You work with it in plastic HDPE containers. The acid actually fluorinates the polymer to something akin to PTFE (aka teflon, polytetrafluoroethylene) which is really inert.

Or you could try crushing them up and using cyanide to complex with gold. That'll leave the silicon behind. Or you could try bleach and muriatic acid. There's a bunch of ways to skin the cat, just depends on what's easiest for you to do and how well you're set up to do it.


----------



## yvonbug (Dec 1, 2007)

Isn't that the stuff that if it gets on your skin, you don't know it until it gets to your bones and starts disolving them? Yeah, I'm not set up for that, thats for sure. Bleach and muratic? Whats that about? That I might be interested in. Thanks for responding!-Y-


----------



## goldsilverpro (Dec 1, 2007)

Unless you are a chemist, I would not use HF. Too damned dangerous if you don't know what you're doing. I've used it for certain applications, but certainly don't recommend it for the amateur.


----------



## tlcarrig (Dec 1, 2007)

The product "WHINK" at Wally World in the isle with CLR and Draino is HF acid. I don't know what concentration but it must be weak. HF is VERRRY DANGEROUS. Previous poster is correct that it will kill you before you know it. Do a Wikkipedia on it. Yea, I bought some but I won't use it very much until I find out its effectiveness.


----------



## Lou (Dec 1, 2007)

I have some of the 70% stuff which fumes. Not nice at all. It will boil when you put a drop in a test tube. To work with it safely, you need a hood, damn good gloves, and calcium glutaconate jelly. But it does work, and it works well. Nice stuff for pretreating titanium before plating...


----------



## Irons (Dec 1, 2007)

I've worked with 70% HF and it's not for someone who doesn't know what the dangers are and doesn't have the proper equipment.
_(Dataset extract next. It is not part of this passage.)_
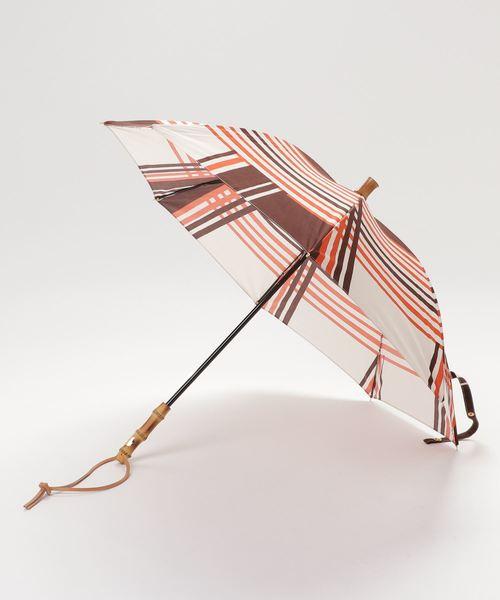 安いそれに目立つ 【セール】PARASOL BAMBOO(長傘)|Traditional Weatherwear(トラディショナルウェザーウェア)のファッション通販, シモゴウマチ:da246ad4 --- tsuburaya.azurewebsites.net
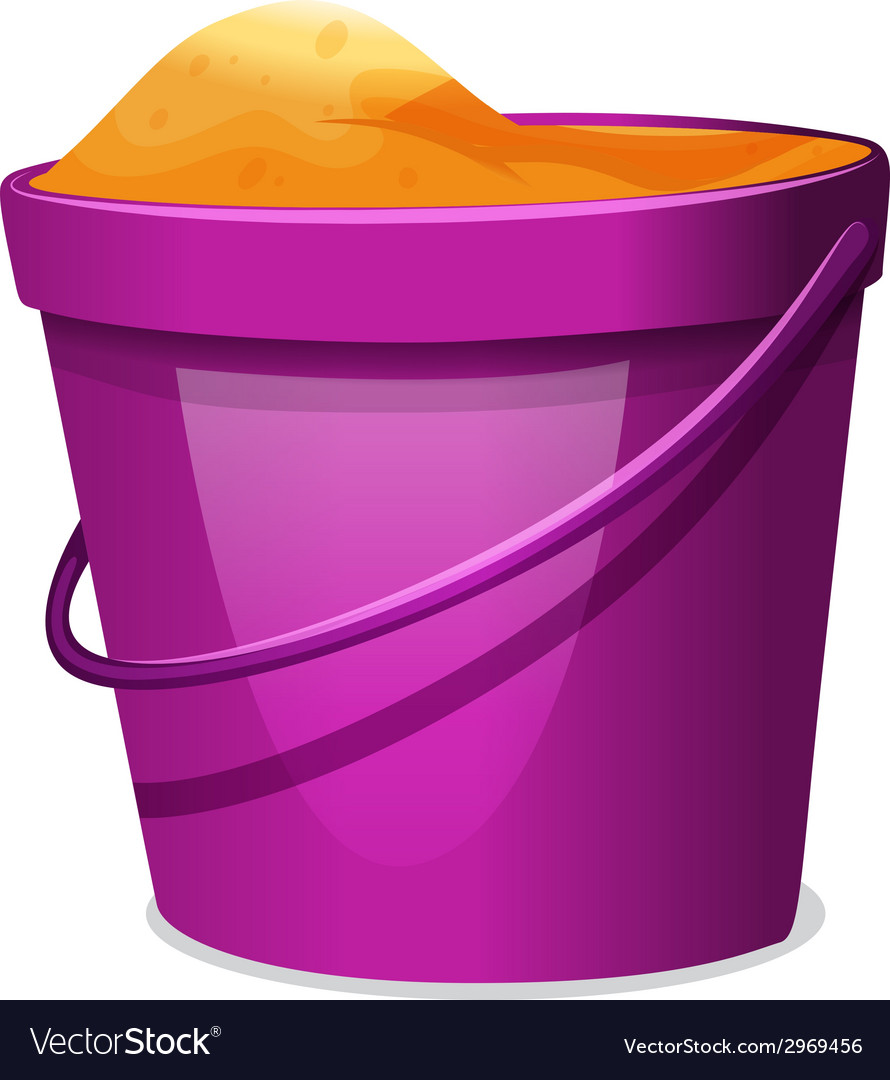 A violet pail with sand vector | Price: 1 Credit (USD $1)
A lung full will give you a very painful death. HF burns are the most painful chemical burns i've experienced. Just a drop on your skin will have you begging for someone to give you a dummy slap.


----------



## yvonbug (Dec 2, 2007)

I'm not messin' with it.-Y-


----------



## yvonbug (Dec 2, 2007)

Actually, that stuff is not even in MY little book of life. Don't even want it around me. Guess I'll just have to look at all the pretty gold on the disks and wish. oh well, maybe I could sell 'em to somebody who's willing to take that risk. I might work with some nasty stuff, but, to me HF is too much. -Y-


----------



## goldsilverpro (Dec 2, 2007)

Back to the original question.


> I have these silicon wafers (lots of them), that have a lot of gold on them. Like the whole backside of them and in between. How would I process something like that? And get rid of all the silicon?



I don't understand what you mean by "in between" - please explain.

A refinery I worked for got these gold backed silicon wafers by the drumloads from companies in the Silicon Valley. I think the gold is evaporated or sputtered onto the silicon. I don't remember the gold thickness but I don't think it is very thick. It would certainly add up in quantity. I also don't remember how we processed them. We probably used cyanide, since it was common back then. It was also cheap, fast, safe, and efficient.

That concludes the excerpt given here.